Carlos Tavares, directeur général de Stellantis depuis sa création en janvier 2021 à la suite de la fusion de Groupe PSA et de Fiat Chrysler, a démissionné dimanche. Tavares a été poussé vers la sortie un an avant la fin de son contrat en raison de la chute des bénéfices et de la valeur des actions et de ce qui semble être son incapacité à réduire les coûts assez rapidement pour Wall Street et les investisseurs européens.
« Auparavant considéré comme l'un des dirigeants les plus respectés de l'industrie automobile, Tavares a fait l'objet de vives critiques au début de l'année après que Stellantis a émis un avertissement sur ses résultats pour 2024, y compris une prévision de consommation de trésorerie pouvant aller jusqu'à 10 milliards d'euros, principalement en raison de la lenteur des ventes et du gonflement des stocks sur son marché clé, l'Amérique du Nord.
Après avoir enregistré un bénéfice net record de 20 milliards de dollars en 2023, les profits ont chuté de moitié au cours des six premiers mois de 2024. Depuis le début de l'année, les actions de Stellantis ont perdu environ 40 % de leur valeur.

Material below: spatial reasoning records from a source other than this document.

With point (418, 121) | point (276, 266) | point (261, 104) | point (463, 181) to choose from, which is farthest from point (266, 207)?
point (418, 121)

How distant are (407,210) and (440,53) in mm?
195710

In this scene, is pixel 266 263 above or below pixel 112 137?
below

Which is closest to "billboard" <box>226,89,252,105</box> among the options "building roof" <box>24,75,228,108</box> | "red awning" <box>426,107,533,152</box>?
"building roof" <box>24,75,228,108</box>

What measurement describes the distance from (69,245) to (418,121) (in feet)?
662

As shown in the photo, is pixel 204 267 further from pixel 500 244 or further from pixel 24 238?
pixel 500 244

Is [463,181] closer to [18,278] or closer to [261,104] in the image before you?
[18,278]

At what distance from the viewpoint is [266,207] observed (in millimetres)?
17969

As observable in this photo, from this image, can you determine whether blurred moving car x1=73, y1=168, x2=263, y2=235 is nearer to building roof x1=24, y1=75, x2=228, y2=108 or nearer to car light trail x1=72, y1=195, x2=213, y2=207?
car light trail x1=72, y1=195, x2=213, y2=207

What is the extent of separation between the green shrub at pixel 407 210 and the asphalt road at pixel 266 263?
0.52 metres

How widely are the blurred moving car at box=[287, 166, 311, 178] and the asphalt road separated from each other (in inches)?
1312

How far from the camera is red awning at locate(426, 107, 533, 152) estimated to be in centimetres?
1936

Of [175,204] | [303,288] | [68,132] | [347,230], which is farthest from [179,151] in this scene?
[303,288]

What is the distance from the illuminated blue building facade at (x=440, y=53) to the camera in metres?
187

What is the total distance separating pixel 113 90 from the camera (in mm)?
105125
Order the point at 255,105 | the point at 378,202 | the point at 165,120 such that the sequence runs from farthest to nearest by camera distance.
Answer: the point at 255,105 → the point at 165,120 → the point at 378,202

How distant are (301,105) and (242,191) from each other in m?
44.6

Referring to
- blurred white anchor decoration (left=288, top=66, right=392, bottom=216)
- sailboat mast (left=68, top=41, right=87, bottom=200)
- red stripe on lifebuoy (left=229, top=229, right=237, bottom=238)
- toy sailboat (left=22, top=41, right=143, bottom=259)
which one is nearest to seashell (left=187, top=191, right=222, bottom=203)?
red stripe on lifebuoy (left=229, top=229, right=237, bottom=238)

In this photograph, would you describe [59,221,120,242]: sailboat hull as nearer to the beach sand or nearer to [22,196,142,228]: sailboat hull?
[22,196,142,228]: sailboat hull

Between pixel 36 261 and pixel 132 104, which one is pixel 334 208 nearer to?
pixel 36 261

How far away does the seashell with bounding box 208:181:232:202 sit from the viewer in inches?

Tavares a suivi les traces de son mentor chez Renault-Nissan, le PDG Carlos Ghosn, surnommé « Le Cost Killer ». Après avoir pris la direction du Groupe PSA en 2014, il a fermé des usines Peugeot, Citroën et Opel en France et dans d'autres pays européens et a préparé l'entreprise à sa fusion avec FCA.
Depuis le rapprochement initial des deux entreprises en décembre 2019, Stellantis a réduit ses effectifs mondiaux de 15,5 %, soit environ 47.500 employés jusqu'en 2023, selon des documents publics. Ce chiffre n'inclut pas les licenciements collectifs de cette année aux États-Unis, en Italie, en Pologne, au Royaume-Uni et dans d'autres pays.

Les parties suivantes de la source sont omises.